Questions to answer |
A. According to the passage on the proposed resampling and feature selection method, how does the proposed method differ from bagging?
B. Continue the passage on the proposed resampling and feature selection method, starting after its final sentence.

(Study text Opens)

The main steps of the proposed method are presented in the following subsections.

3.1 Resampling Data

The purpose of each time resampling training dataset is to create a random redistribution of the training dataset. Each training resampled dataset is generated by randomly choosing with replacement the same number of instances in the original training dataset. As a result, many of the original instances might be repeated in the training resampled dataset while others might be left out.

3.2 Feature Selection

The key difference between the proposed method and bagging is this step. Bagging immediately uses a set of training resampled datasets to build a set of classifiers. In contrast, the proposed method applies feature selection to eliminate redundant/irrelevant features in each training resampled dataset before building a set of classifiers.

In order to remove redundant/irrelevant features in incomplete data, any search technique can be used to find feature subsets. However, to evaluate a feature subset which may contain incomplete features, the feature selection procedure requires a feature subset evaluation method which can deal with incomplete data. In [22, 23], a combination of PSO and a classifier able to classify incomplete data has been successfully used to remove redundant/irrelevant features in incomplete data. Therefore, in the proposed method, PSO will be used to search feature subsets and a classifier which is able to classify incomplete data such as C4.5 will be used to evaluate feature subsets.

(Study text Closes)
(Given data Opens)

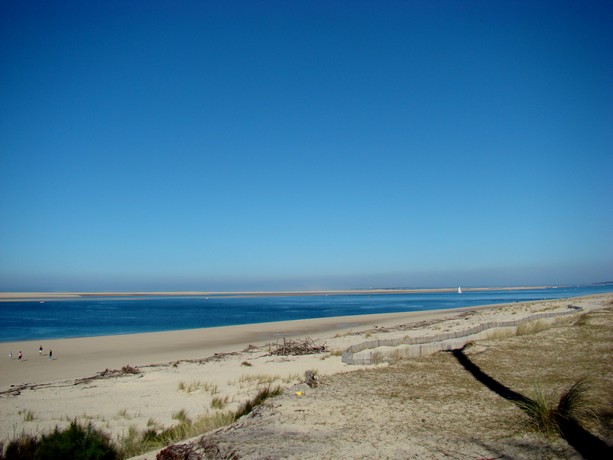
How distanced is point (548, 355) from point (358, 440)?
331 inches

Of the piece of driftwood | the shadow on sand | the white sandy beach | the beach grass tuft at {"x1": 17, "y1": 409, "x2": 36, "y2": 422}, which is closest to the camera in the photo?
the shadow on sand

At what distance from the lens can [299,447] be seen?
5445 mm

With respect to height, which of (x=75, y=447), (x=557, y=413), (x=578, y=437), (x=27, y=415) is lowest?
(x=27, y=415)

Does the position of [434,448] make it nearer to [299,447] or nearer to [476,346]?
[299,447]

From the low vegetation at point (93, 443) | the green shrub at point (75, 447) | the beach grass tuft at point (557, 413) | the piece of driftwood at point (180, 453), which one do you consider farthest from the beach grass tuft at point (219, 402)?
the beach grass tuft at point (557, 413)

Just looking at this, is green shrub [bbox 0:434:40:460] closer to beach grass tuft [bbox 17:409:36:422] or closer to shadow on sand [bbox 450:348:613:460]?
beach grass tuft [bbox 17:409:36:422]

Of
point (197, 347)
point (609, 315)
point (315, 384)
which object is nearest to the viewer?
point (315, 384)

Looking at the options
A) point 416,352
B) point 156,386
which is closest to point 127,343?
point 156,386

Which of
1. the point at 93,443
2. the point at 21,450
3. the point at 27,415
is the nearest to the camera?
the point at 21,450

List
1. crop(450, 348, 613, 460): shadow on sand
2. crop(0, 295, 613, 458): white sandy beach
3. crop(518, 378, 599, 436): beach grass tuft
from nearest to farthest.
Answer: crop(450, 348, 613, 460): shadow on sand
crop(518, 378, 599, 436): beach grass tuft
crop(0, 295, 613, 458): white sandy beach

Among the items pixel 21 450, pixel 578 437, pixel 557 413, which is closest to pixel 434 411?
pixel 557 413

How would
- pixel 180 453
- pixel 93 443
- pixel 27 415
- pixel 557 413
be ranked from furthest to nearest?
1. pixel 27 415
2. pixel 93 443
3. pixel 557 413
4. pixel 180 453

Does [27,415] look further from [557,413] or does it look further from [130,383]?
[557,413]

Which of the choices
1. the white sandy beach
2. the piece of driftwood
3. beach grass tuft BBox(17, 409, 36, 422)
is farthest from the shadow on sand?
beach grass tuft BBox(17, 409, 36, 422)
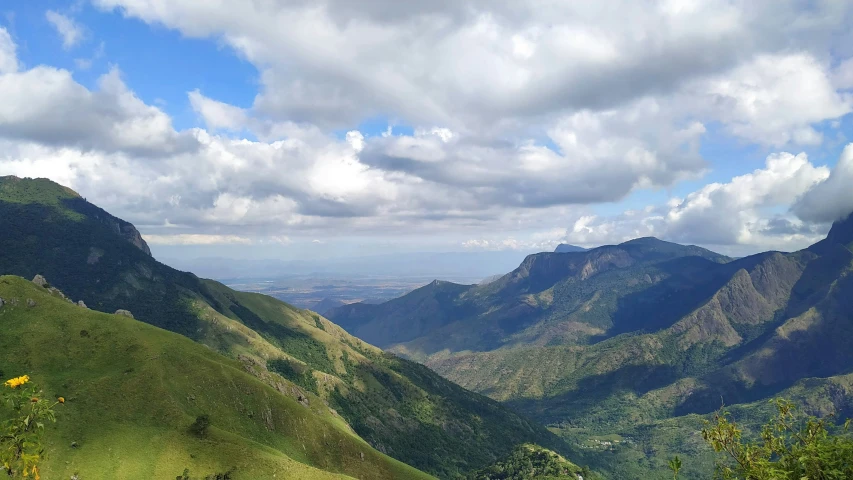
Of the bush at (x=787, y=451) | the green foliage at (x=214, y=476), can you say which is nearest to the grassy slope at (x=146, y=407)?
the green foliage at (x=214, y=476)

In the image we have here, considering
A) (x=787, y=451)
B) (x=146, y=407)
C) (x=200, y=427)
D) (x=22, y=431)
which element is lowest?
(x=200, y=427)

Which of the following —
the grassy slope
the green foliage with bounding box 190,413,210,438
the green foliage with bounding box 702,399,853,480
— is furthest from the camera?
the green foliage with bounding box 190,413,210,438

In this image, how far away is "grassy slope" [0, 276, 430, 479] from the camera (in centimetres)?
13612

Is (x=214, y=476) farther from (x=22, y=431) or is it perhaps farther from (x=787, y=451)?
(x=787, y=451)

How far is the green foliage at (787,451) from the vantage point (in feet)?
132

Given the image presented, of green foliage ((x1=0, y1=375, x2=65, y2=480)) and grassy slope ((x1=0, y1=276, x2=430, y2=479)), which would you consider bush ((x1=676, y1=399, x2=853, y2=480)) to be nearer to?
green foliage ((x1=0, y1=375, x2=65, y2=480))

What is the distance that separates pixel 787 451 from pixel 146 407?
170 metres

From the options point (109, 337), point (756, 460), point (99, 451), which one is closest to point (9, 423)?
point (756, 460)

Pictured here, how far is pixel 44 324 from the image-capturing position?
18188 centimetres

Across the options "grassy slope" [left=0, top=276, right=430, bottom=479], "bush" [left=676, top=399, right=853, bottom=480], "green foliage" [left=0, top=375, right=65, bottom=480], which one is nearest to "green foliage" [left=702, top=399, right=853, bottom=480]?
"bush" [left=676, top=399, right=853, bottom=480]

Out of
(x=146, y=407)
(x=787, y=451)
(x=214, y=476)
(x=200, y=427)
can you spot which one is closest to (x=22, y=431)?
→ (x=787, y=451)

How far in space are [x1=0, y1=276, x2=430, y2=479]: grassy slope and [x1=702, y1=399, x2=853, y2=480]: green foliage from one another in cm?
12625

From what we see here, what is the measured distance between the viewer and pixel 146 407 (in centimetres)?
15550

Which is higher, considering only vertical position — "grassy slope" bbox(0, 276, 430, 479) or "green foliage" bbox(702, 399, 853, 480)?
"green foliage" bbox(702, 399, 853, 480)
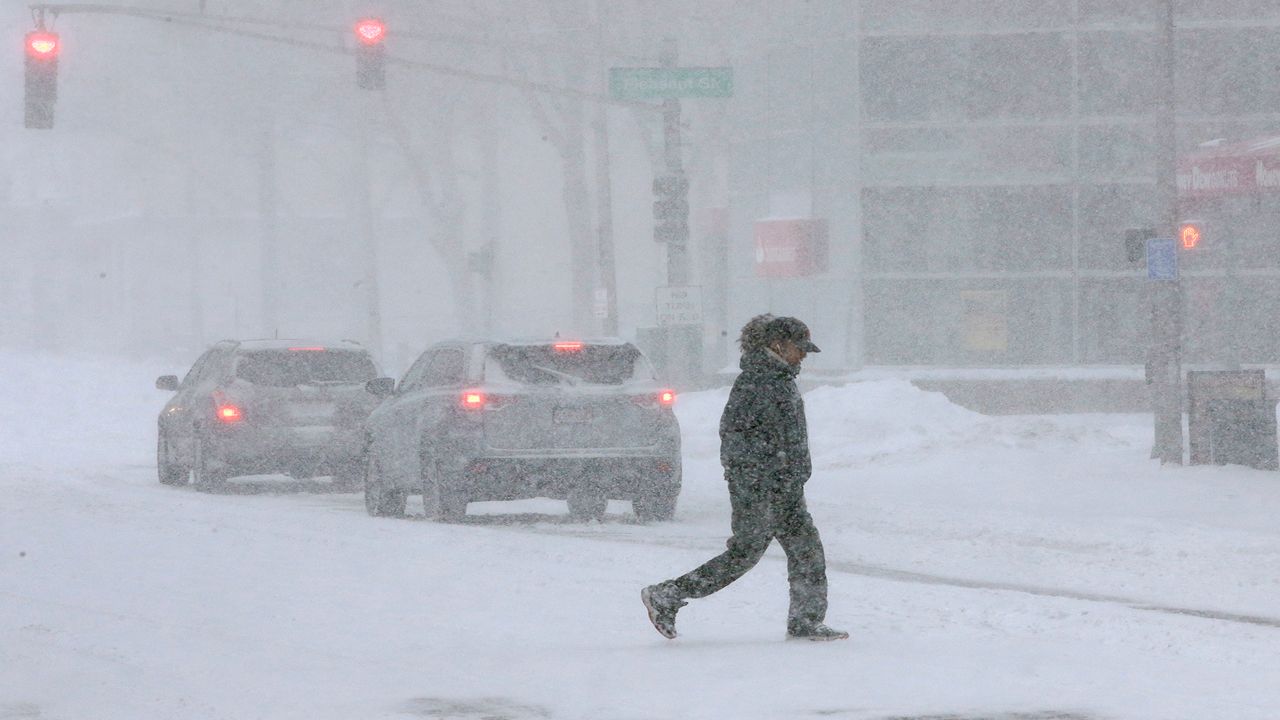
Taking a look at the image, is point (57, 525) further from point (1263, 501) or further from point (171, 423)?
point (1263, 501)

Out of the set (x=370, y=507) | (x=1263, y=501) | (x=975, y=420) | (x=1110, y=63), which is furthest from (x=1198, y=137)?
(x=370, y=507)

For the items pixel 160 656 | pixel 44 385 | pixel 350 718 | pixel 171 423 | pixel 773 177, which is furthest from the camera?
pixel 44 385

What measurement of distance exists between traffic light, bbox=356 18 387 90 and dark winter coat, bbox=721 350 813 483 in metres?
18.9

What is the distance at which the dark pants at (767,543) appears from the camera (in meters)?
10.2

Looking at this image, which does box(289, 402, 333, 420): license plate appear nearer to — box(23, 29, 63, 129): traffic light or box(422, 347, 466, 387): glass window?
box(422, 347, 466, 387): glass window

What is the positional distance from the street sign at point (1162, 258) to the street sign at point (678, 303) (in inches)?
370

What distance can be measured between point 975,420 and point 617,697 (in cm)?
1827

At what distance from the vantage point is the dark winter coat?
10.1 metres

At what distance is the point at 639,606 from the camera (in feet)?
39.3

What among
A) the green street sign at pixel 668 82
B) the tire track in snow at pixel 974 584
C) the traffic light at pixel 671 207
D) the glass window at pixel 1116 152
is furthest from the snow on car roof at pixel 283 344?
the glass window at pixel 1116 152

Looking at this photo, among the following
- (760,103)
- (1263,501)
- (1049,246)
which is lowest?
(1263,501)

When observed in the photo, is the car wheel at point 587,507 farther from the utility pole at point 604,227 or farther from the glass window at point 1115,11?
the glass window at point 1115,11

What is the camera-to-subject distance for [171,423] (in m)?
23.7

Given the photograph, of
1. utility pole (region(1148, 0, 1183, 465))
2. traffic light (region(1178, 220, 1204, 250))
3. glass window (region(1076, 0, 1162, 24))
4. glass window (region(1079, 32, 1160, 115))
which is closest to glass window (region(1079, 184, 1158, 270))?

(Given data Closes)

Results |
A. Before building a set of classifiers, the proposed method applies feature selection to eliminate redundant/irrelevant features in each training resampled dataset. Bagging uses the resampled datasets immediately.

B.
3.3 Combining Classifiers

A set of classifiers which is built in the training process is combined to classify new instances in the application process. The majority vote chooses a class label with the most votes from the ensemble members as the ensemble output. The majority is a simple and powerful voting method [16]. Therefore, in the proposed method, the majority vote will be used to combine classifiers.

4 Method and Experiment Design

This section shows the comparison method and experiment design including datasets used in the experiment, parameter settings for feature selection and classification algorithm.

4.1 The Comparison Method

Experiments are conducted to evaluate the effectiveness of the combination of bagging and feature selection for classification with incomplete data. In order to achieve the goal, a combination of bagging and feature selection for classification with incomplete data as shown in Fig. 1 is compared with three other common methods for classification with incomplete data as shown in Figs. 2, 3 and 4. Figure 2 shows the training process of classification with incomplete data by using a classifier able to directly classify with incomplete data. Figure 3 shows the training process of classification with incomplete data by combining feature selection and a classifier able to directly classify with incomplete data. Figure 4 shows the training process of classification with incomplete data by combining bagging and a classifier able to directly classify with incomplete data.

Fig. 2.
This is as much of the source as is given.